▶ Document passage
_ _ _ _

From 2019 the Technological University Dublin accredits programmes at the Priory Institute, following the merger of the Institute of Technology into the new university.

In addition the Accreditation Service for International Colleges (ASIC), recognises The Priory Institute as a Premier Institution.

==History==

A new Regional Technical College, which became the Institute of Technology Tallaght, was opened in 1992 beside St. Mary's Priory, in 1993 The Dominican order transferred 20 acres of the priory's land to the Department of Education for the RTC's development. From 1993 until 2001 an NCEA Diploma in Theology programme was offered by St. Mary's Priory, alongside other adult education and pastoral programmes. Initially, programmes were validated by the NCEA, then from 2001, its successor HETAC, from 2004 programmes were validated by University of Wales, Lampeter along with HETAC.
In 2000 the Studium was moved to St. Saviour's Priory, Dorset Street, Dublin, and The Priory Institute was established in Tallaght. Watchmen Raise Their Voices: A Tallaght Book of Theology was published in 2006 to celebrate 150 years of theological study in the priory in Tallaght.

_ _ _ _

▶ Data segment
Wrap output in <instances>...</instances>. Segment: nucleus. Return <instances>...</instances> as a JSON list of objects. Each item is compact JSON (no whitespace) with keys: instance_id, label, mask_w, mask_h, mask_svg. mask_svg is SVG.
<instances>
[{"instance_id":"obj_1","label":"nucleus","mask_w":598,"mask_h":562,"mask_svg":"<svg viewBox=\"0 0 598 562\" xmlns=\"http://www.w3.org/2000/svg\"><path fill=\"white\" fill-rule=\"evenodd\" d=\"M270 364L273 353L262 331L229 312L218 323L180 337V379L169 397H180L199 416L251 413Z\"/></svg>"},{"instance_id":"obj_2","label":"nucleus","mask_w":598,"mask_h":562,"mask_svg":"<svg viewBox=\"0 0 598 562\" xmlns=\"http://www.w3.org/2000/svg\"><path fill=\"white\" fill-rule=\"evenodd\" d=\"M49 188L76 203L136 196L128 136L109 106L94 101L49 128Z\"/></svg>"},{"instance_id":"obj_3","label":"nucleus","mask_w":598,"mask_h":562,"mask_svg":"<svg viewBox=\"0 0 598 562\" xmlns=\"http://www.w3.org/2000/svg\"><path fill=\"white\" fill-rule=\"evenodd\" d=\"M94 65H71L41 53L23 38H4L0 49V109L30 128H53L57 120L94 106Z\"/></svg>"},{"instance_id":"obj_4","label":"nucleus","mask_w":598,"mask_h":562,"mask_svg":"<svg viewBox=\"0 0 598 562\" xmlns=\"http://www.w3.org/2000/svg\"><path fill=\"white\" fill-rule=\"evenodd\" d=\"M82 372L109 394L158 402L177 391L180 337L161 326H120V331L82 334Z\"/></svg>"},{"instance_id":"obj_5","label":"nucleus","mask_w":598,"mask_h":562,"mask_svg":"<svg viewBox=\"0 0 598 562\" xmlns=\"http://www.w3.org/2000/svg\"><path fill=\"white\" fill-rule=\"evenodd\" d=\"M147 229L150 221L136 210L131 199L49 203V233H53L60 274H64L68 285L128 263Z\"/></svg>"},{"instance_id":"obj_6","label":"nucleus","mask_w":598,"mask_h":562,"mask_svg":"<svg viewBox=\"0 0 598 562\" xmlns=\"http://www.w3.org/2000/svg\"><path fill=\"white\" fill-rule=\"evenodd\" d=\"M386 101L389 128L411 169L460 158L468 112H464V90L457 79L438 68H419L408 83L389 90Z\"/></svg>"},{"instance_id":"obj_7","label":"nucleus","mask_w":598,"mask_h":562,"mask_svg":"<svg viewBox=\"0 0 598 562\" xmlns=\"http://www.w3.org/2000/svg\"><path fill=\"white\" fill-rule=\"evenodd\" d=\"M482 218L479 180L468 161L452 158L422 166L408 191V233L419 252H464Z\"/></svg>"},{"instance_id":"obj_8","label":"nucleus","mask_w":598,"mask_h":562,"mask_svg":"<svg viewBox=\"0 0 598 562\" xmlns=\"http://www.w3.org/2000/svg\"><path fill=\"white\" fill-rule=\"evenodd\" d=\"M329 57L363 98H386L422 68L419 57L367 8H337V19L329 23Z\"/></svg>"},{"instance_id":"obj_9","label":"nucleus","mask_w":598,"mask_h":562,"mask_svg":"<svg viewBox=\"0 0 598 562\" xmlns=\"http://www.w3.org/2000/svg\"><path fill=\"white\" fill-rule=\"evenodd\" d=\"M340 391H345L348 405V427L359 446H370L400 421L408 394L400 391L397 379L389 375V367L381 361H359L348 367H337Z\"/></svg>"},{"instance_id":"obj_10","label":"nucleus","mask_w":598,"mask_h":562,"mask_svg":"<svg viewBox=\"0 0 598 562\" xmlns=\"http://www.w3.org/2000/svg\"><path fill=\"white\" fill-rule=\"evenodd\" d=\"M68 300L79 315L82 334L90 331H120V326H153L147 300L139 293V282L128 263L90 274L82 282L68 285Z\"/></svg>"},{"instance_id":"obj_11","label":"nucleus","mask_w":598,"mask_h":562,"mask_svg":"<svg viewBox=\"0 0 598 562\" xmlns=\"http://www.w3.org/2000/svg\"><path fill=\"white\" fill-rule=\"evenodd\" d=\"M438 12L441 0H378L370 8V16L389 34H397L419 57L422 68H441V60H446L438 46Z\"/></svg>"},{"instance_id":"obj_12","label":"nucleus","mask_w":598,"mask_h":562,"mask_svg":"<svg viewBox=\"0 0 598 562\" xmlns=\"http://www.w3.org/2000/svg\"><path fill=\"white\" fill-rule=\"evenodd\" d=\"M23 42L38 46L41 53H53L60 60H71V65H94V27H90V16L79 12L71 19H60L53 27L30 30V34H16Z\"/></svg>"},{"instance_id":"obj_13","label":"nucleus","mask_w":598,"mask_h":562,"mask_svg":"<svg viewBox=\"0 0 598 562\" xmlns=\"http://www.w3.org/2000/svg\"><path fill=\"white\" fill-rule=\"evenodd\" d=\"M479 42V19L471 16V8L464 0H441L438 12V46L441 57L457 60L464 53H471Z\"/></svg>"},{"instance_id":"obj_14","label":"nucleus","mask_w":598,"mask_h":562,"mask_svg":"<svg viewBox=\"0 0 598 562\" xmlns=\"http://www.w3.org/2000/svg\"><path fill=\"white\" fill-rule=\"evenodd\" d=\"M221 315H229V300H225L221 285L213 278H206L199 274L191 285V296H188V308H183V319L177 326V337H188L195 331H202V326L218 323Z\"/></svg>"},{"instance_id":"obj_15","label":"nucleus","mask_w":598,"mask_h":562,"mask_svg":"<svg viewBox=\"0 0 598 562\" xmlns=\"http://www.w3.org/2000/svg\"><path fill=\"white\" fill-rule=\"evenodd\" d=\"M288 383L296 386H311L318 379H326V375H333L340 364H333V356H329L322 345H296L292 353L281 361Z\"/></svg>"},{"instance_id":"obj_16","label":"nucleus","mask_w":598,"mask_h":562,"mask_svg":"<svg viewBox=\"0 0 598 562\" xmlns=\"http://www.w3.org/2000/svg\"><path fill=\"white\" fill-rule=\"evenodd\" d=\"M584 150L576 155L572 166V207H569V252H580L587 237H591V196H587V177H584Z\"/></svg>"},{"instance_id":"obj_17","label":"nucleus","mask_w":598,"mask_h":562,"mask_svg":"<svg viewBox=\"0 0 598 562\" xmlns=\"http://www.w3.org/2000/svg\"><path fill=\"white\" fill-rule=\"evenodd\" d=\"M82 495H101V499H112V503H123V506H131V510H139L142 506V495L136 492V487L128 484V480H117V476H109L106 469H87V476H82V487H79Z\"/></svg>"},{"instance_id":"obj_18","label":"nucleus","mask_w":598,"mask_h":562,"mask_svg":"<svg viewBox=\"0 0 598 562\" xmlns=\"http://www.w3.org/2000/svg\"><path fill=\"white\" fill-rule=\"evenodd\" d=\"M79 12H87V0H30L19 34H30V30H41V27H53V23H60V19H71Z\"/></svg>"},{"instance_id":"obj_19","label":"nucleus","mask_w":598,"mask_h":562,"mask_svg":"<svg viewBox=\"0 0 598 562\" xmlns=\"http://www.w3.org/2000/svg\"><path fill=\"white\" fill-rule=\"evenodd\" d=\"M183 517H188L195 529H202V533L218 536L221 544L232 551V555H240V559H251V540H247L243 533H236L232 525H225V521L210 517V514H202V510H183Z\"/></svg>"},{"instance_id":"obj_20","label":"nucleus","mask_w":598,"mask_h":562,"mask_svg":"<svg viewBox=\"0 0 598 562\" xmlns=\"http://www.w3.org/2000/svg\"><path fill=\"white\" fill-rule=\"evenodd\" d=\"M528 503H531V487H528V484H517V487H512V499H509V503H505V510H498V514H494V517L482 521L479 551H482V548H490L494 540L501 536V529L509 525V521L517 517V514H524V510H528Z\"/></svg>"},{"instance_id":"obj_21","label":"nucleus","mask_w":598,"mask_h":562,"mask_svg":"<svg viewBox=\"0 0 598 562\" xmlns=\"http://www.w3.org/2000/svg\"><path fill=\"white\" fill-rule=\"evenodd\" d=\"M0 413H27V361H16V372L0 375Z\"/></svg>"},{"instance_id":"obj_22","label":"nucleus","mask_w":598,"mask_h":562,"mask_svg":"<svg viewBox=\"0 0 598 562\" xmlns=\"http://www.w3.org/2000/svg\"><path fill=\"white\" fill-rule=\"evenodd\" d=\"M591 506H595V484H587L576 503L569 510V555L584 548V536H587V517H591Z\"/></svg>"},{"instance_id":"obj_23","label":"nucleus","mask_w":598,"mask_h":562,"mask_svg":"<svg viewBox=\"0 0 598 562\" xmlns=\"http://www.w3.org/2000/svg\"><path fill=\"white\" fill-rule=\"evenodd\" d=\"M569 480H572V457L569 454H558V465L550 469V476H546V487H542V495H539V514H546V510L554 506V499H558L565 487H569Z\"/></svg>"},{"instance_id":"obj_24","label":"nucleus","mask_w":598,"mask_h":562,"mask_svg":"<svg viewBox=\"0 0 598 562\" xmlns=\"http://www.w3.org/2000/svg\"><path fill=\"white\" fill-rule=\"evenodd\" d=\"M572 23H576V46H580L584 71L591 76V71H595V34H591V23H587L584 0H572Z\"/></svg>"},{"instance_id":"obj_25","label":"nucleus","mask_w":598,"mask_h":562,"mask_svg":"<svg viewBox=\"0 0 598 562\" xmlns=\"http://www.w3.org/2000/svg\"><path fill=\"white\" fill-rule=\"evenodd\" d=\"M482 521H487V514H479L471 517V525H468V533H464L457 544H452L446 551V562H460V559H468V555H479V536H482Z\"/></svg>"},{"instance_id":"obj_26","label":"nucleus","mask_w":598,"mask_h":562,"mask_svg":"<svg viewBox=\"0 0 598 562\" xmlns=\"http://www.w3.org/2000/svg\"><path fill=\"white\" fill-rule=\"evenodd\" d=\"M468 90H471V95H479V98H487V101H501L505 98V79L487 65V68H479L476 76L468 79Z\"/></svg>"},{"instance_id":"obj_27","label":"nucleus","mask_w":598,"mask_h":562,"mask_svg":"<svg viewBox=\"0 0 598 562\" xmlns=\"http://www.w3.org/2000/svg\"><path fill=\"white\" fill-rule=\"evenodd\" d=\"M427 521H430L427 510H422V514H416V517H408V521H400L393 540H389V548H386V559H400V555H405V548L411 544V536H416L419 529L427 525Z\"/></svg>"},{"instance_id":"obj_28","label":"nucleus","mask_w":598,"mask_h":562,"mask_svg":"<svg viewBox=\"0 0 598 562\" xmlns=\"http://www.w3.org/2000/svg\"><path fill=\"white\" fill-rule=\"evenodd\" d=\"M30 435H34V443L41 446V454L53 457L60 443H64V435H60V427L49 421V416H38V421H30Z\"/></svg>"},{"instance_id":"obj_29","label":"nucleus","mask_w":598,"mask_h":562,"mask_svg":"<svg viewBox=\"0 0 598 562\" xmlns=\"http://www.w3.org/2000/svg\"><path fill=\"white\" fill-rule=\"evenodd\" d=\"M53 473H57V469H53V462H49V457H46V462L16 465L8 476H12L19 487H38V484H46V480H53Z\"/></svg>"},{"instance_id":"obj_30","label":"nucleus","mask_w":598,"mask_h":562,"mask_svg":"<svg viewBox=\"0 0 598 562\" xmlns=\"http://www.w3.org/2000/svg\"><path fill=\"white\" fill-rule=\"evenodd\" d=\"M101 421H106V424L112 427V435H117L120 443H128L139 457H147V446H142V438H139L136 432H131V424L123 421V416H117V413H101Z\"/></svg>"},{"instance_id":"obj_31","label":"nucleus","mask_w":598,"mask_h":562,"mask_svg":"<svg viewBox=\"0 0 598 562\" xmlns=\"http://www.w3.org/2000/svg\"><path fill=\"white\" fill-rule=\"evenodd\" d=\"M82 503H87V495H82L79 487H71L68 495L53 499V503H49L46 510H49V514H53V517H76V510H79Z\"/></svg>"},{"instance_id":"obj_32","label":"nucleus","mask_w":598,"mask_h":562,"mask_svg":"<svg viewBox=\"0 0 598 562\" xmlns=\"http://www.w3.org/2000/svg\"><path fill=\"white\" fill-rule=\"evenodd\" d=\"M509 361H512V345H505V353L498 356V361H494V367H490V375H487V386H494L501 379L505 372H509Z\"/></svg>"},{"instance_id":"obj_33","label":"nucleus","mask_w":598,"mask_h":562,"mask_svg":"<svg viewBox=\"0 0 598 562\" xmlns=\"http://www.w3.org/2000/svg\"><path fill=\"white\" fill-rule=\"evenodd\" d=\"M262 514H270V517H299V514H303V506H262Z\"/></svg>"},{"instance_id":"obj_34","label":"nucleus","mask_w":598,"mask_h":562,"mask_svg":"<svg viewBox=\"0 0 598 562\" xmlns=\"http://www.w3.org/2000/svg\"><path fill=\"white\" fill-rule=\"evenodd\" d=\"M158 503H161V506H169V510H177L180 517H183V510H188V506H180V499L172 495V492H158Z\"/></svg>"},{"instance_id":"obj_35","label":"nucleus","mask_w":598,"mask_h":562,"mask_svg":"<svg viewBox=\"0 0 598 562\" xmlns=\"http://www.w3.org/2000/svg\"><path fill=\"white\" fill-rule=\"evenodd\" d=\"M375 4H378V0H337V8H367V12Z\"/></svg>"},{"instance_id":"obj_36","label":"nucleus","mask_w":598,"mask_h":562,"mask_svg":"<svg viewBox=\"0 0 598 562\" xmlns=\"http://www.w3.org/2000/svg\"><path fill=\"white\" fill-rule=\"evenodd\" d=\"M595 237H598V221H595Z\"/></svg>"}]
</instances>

_ _ _ _

▶ Tasks to perform
1. In the passage on the Priory Institute, how many acres of the priory's land did the Dominican order transfer to the Department of Education?
2. Please output the passage on the Priory Institute from "From 2019 the" to "a Premier Institution.", word for word.

▶ Answers by item
1. 20 acres

2.
From 2019 the Technological University Dublin accredits programmes at the Priory Institute, following the merger of the Institute of Technology into the new university.

In addition the Accreditation Service for International Colleges (ASIC), recognises The Priory Institute as a Premier Institution.